Our View: Save original Lourdes building
Anyone who has taken a close look at the original portion of the former Lourdes High School building knows it has all the makings of a landmark.
The gothic arches, the ornate stonework — it resembles few other structures in this area.
As for the former Travelers Inn, which was also before the Historic Preservation Commission last week, well, let’s just say it’s not quite as interesting.
Both structures are up for review for potential landmark status.
There’s no doubt the original portion of Lourdes is worthy of such distinction.
Even Mayo Clinic, which now owns the building, agrees it’s of significant historic and architectural value, although there is some dispute about later additions to the school. Those structures, added in 1958 and the mid-1980s, don’t have the same style. It’s best to describe the additions as functional and leave it at that.
The Travelers Inn building, now also owned by Mayo, is apparently slated for demolition. Preservationists argue that people associated with the structures at the site make it worth preserving.
One portion is the former Reiter Apartments, built in 1920 by longtime mayor Julius Reiter, and the other is the former Beverly Hotel, built in 1931 by former circus performer Billy Friedell. Curiosities, and certainly interesting stories, but worth preserving a now-vacant building in a prime downtown location?

+++

REQUIRED TASKS:
1. Reproduce the passage from the editorial on the Lourdes building that opens with the words containing "One portion is" and closes with "prime downtown location?", keeping every word and mark as it appears.
2. Carry on the editorial about saving the original Lourdes High School building, starting right after its final sentence.

RECORD EXTRACTS:
+++

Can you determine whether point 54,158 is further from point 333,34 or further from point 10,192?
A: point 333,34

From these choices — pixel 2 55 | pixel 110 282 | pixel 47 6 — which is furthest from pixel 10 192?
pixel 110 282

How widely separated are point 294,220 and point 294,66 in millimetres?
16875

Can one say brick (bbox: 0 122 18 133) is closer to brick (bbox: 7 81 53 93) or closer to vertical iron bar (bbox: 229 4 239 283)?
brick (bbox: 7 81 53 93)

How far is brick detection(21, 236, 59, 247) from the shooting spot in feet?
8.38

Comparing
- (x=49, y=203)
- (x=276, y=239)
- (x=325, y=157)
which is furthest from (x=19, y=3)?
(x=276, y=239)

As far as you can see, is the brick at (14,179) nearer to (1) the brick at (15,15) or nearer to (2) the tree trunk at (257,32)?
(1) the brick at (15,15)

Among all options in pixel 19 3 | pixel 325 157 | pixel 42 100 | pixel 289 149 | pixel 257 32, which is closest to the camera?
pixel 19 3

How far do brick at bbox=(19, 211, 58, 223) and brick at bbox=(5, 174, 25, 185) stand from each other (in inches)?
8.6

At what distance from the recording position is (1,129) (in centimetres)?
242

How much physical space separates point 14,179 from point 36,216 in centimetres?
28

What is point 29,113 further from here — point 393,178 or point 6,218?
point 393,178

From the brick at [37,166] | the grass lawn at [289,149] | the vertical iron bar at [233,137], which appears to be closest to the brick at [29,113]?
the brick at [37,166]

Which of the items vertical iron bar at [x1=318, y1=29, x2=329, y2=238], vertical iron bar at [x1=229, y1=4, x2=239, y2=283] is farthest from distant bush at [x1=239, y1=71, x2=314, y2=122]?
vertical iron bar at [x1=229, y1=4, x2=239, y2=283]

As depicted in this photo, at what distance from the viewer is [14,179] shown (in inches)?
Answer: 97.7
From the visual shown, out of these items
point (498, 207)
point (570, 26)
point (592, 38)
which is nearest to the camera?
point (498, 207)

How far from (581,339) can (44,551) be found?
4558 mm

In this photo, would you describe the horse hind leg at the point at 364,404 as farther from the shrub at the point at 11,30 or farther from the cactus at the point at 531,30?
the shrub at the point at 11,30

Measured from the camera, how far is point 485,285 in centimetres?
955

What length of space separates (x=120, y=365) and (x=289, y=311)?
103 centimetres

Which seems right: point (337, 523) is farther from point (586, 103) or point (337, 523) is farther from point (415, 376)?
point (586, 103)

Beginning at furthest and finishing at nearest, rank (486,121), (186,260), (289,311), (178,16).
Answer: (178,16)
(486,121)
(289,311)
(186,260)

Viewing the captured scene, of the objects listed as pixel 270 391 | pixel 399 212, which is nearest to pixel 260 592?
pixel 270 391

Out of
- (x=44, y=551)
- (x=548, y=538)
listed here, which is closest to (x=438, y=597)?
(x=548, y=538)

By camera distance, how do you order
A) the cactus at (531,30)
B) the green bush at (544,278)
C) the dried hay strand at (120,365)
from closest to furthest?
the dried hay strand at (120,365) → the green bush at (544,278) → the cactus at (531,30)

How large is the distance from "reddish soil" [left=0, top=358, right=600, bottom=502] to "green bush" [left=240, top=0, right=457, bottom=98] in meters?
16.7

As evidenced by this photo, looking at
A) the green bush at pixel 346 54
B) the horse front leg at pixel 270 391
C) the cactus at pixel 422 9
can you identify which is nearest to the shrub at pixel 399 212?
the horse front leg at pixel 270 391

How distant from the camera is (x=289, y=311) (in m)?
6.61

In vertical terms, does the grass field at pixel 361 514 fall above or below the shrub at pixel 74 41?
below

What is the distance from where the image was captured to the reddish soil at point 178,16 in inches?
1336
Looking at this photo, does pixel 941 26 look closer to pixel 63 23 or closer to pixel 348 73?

+++

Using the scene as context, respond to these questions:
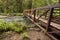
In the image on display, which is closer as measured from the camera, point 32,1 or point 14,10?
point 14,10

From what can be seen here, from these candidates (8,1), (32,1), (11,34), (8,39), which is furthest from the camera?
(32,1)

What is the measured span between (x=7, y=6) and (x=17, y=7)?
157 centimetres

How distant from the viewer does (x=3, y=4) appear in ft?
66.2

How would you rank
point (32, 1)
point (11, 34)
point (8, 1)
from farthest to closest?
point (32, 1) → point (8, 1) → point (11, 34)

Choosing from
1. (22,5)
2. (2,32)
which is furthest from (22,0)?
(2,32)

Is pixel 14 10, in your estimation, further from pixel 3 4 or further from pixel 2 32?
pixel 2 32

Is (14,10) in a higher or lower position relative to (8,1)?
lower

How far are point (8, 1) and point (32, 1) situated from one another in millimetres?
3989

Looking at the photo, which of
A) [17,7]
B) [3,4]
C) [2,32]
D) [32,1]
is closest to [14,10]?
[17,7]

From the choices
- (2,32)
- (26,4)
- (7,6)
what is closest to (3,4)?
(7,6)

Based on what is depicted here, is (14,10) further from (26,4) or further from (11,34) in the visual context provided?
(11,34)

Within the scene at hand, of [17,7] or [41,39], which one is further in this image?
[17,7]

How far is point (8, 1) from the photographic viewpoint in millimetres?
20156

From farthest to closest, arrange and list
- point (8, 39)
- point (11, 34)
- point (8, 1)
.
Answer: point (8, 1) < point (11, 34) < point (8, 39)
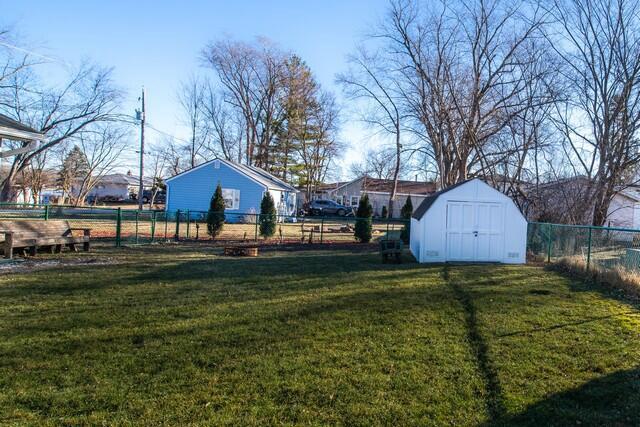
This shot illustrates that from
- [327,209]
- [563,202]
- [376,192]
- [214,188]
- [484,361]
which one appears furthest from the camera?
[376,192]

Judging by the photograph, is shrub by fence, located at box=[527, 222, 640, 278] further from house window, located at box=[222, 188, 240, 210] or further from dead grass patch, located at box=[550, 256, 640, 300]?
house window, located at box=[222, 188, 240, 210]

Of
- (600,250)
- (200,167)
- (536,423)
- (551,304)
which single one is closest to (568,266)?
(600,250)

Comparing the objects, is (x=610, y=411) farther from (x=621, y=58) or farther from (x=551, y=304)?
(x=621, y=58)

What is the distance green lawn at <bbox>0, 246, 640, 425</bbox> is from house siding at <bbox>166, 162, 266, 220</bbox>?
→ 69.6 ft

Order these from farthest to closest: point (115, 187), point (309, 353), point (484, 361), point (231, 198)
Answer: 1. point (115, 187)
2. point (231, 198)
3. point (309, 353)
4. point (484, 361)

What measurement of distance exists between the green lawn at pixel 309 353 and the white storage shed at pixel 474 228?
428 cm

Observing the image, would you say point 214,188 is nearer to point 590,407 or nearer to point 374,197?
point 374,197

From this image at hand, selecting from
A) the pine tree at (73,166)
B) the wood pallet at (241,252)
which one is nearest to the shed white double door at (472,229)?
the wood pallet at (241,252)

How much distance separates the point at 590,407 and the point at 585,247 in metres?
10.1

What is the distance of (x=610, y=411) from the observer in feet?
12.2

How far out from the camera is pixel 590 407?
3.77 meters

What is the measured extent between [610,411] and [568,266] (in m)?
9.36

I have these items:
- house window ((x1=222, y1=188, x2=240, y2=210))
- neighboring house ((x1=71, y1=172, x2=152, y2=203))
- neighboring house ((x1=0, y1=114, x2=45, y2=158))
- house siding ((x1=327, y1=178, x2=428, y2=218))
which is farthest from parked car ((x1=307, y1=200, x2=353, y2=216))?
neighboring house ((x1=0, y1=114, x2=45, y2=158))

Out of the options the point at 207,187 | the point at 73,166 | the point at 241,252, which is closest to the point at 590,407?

+++

ANSWERS TO THIS EXERCISE:
1.
One portion is the former Reiter Apartments, built in 1920 by longtime mayor Julius Reiter, and the other is the former Beverly Hotel, built in 1931 by former circus performer Billy Friedell. Curiosities, and certainly interesting stories, but worth preserving a now-vacant building in a prime downtown location?

2.
That’s a decision to be made by the Historic Preservation Commission, and ultimately Mayo Clinic. Rochester, compared to so many other cities in the Midwest, is still in the early stages of trying to develop a consistent pattern of preservation. The process is made all the more difficult by the pressure from Destination Medical Center-related ventures to move ahead as quickly as possible.
Perhaps most important at this point is the type of back-and-forth dialogue we saw regarding the Lourdes and Travelers Inn buildings.
It is, of course, disappointing that not everything deemed worthy of being saved will be saved. And so many noteworthy structures in Rochester have already been lost that preservationists perhaps find themselves clinging to what might be regarded as lesser structures just to be able to save something.
There are no easy answers to what should be saved and how it is to be preserved — except for this one: The original Lourdes building is a landmark that should ideally remain a vital part of our community for years to come.